Rédigez la suite du texte ci-dessous sur l'autorité des arrêts de renvoi et la compétence de la cour d'assises, en reprenant après sa dernière phrase.

TEXTE DE LECTURE:
----
De ce qui précède il résulte que nous ne trouvons dans la loi aucune disposition qui fasse fléchir en matière criminelle la règle générale qui veut que les arrêts de renvoi soient purement indicatifs de juridiction; que ces arrêts, en matière de crime comme en matière de délit et de contravention, lorsqu'ils n'ont été l'objet d'aucun pourvoi, n'acquièrent pas force de chose jugée quant à l'indication de la juridiction devant laquelle ils renvoient l'affaire; que le défaut de pourvoi ne les revêt point d'une autorité qu'ils n'ont pas en eux-mêmes.

2319. Nous arrivons maintenant au deuxième argument employé par la jurisprudence à l'appui du pouvoir attributif des arrêts de renvoi nous voulons parler de la plénitude de juridiction de la cour d'assises.

Ce n'est point ici le lieu d'exposer les attributions des cours d'assises. Il est certain, et à cet égard il ne peut y avoir de controverse, que cette juridiction commune et ordinaire en matière criminelle est celle qui présente, entre tous les tribunaux répressifs, les plus hautes et les plus sûres garanties à la justice : tel est sans doute aussi le motif, ainsi que l'attestent tous les arrêts, qui a conduit à revêtir les arrêts de renvoi d'une autorité toute fictive: les accusés et la justice elle-même n'ont pas d'intérêt à se soustraire à une juridiction qui leur assure la libre défense et le jury. Mais là n'est pas la question : nous traitons un point de compétence, et ce n'est pas par des considérations plus ou moins plausibles qu'on peut le résoudre.

L'article 231 dispose que, si le fait est qualifié crime par la loi, la chambre d'accusation ordonnera le renvoi du prévenu aux assises. La cour d'assises est donc, en général, compétente pour connaître des faits qualifiés crimes dont l'instruction a été suivie conformément aux règles communes de la procédure criminelle. Cette attribution générale a-t-elle été étendue soit par l'article 251, qui porte qu'il sera tenu des assises dans chaque département pour juger les individus que la chambre d'accusation y aura renvoyés, soit par l'article 271, qui déclare que le procureur général poursuivra toute personne mise en accusation suivant les formes

prescrites par la loi? Évidemment non. Les articles 251 et 271 supposent un renvoi prononcé suivant les formes légales et les règles de la compétence. Dire, comme le fait M. Mangin, qu'il résulte de ces deux articles que la cour d'assises est nécessairement tenue de juger toutes les personnes qui lui sont renvoyées par la chambre d'accusation, quelle que soit leur qualité, quel que soit le caractère du fait qui leur est imputé, c'est ne considérer ces textes que dans leur relation avec les articles qui les précèdent, sans s'arrêter aux règles générales qui s'appliquent à la mise en accusation. Est-ce qu'il peut dépendre de la chambre d'accusation de mettre de côté les conditions légales de tout renvoi aux assises? Est-ce que son arrêt doit être aveuglément appliqué s'il viole les règles de la compétence? Pourquoi donc, dans ce système, la loi aurait-elle établi un double recours dans l'article 299 et dans l'article 408? L'article 220, d'ailleurs, ne porte-t-il pas que, si l'affaire est de la nature de celles qui sont réservées à la haute cour ou à la Cour de cassation, le procureur général doit en requérir le renvoi? La loi qui n'a pas établi une compétence générale pour la cour d'assises n'a donc pas voulu qu'elle pût être, même irrégulièrement, saisie de faits qui ne rentrent pas dans ses attributions.
----
BLOC DE DONNÉES:

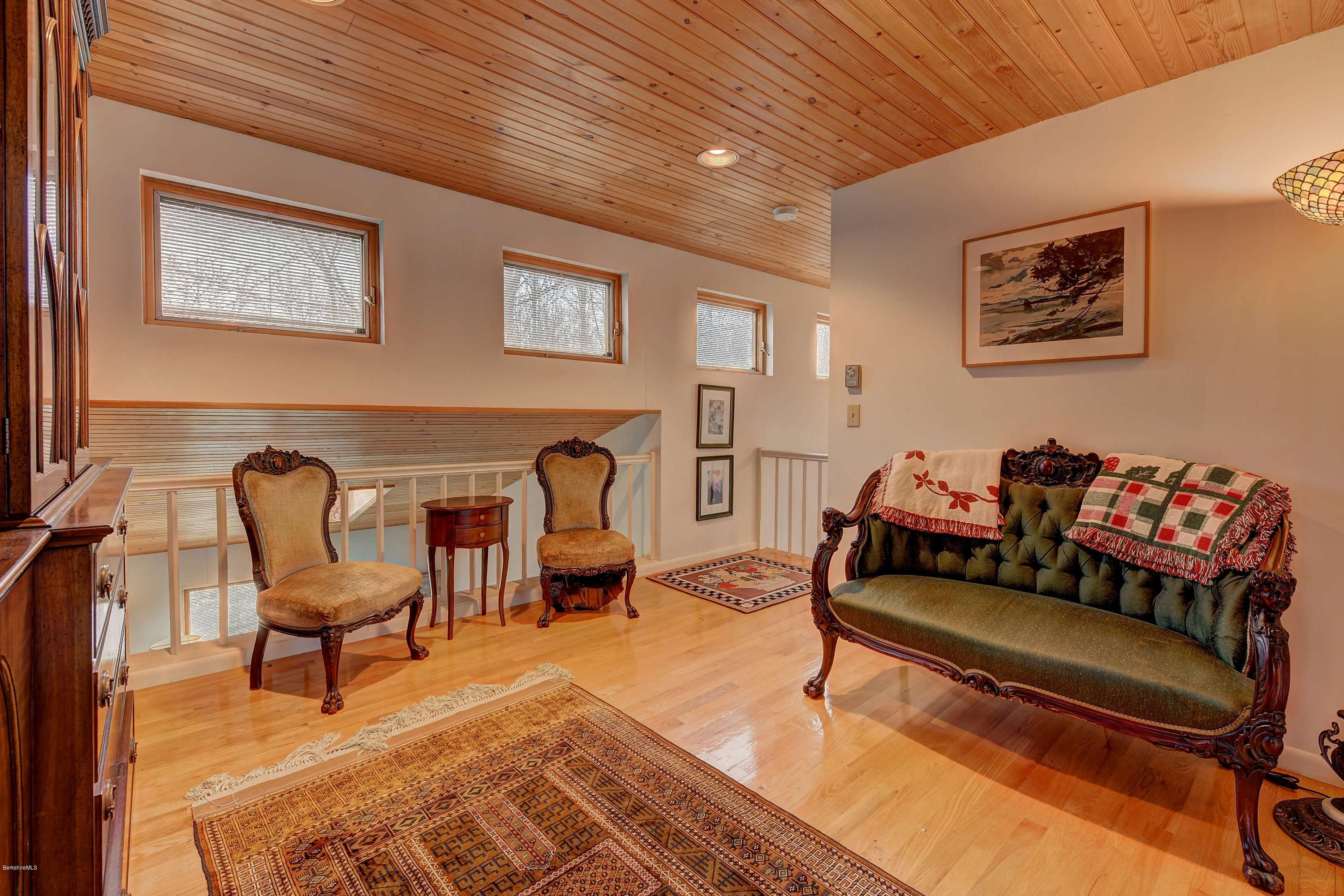 19 Corashire Road Monterey, MA 01245 - Photo 21 of 34 23-2nd Floor Landing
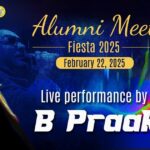 “2025 Powerful Moments from B Praak’s Inspiring Visit to Maharishi University, Noida”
----
RÉPONSE:
On a cru apercevoir un autre principe dans l'article 365, qui porte que, si le fait est défendu, la cour prononcera la peine établie par la loi, même dans le cas où d'après les débats il se trouverait n'être plus de la compétence de la cour d'assises » . M. Mangin tire de ce texte la conséquence que la compétence de la cour d'assises s'étend à tous les faits punissables dont elle a été saisie par la chambre d'accusation et qu'on ne peut lui opposer ni l'incompétence matérielle, ni l'incompétence territoriale '. Il nous semble que l'objet de cet article a été principalement de maintenir la compétence de la cour d'assises, lorsque, dans le cours des débats, le fait, éclairé par la discussion, change de caractère, lorsque, par exemple, il descend aux proportions d'un délit ou d'une contravention. Dans ce cas, la cour d'assises, valablement saisie du procès, s'en dessaisirait-elle au moment où elle achève de l'instruire, parce qu'elle découvre une circonstance qui aurait dù motiver son renvoi devant une autre juridiction? Elle le devrait, dit M. Merlin, si l'article 365 ne lui eût 1 Tom. II, p. 259.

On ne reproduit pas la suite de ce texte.